The Confessions
Description of the book
"The Confessions" is a kind of synthesis of an autobiography and a novel by Jean-Jacques Rousseau.They were written between 1765 and 1769 in an effort to react to the persecutions that Rousseau suffered even at the hands of former friends.
"The Confessions" are divided chronologically into two parts. The first (books I-VI), which follows the formative years of the philosopher, is the most accessible and most often studied. Although much of what he has to tell is embarrassing, Rousseau seems to delight in dwelling on the pleasure that he felt in being spanked by the Mlle Lambercier, the sister of the pastor to whom his early education had been confided...
Rousseau continues to describe his life and eventually reaches adulthood. The narrative continues in a similar vein in the later sections of the second part (books VII-XII), with Rousseau focusing less on places traveled and jobs held than on his personal trials, unrequited loves, and sexual frustrations.
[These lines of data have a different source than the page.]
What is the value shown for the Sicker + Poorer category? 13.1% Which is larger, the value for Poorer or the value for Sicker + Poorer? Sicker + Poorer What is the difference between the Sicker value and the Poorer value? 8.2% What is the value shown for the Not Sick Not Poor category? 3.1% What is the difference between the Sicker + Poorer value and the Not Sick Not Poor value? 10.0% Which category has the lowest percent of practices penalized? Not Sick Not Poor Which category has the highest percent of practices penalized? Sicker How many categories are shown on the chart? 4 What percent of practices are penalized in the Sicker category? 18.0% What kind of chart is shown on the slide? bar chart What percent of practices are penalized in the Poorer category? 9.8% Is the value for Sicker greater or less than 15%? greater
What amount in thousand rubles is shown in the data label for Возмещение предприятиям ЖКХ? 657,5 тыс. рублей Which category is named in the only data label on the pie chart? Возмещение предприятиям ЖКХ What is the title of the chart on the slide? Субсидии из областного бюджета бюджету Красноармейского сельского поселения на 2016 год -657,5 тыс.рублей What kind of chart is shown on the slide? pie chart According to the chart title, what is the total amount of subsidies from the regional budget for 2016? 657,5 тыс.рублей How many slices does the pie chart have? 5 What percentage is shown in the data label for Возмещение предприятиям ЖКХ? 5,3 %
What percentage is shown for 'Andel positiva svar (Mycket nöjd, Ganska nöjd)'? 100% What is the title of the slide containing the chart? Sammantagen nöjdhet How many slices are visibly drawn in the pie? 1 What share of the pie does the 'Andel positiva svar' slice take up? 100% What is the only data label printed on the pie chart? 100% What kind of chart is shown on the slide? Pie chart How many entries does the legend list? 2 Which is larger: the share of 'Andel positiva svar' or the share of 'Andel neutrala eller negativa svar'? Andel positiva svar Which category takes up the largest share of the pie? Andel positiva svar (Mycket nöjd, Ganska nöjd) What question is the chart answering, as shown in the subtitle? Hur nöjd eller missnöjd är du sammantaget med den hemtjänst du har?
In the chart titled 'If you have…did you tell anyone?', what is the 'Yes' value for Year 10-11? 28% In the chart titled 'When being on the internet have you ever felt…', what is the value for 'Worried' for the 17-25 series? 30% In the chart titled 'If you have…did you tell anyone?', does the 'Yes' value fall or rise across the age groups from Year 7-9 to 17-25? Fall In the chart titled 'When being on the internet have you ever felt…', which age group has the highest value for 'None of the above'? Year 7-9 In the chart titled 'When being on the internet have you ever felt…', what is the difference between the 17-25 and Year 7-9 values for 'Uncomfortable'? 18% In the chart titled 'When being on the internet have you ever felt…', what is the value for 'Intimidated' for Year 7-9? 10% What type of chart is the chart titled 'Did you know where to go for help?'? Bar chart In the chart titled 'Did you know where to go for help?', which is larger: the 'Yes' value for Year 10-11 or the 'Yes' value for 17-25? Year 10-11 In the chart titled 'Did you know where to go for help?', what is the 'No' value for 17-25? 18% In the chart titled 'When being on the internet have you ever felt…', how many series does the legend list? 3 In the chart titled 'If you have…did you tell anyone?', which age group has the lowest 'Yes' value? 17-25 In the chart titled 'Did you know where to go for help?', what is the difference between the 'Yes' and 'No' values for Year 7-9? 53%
He speaks at length of his significant relations with women, including his rather unremarkable longtime companion Thérése le Vasseur and the older matron Madame de Warens, at whose home he often stayed as a young man.
In the last of the twelve books that make up the work, Rousseau speaks about his intellectual work, his writing, and his relations to contemporary philosophers. Rousseau concludes "The Confessions" when he is fifty-three. At this point, all his major philosophical works have been published, and his fears of persecution are growing.
In "The Confessions", Rousseau claims to be absolutely honest, to hold back nothing of the “truth of nature." He feels he is different from all other people, and it is the value of this difference that he desires his reader to judge.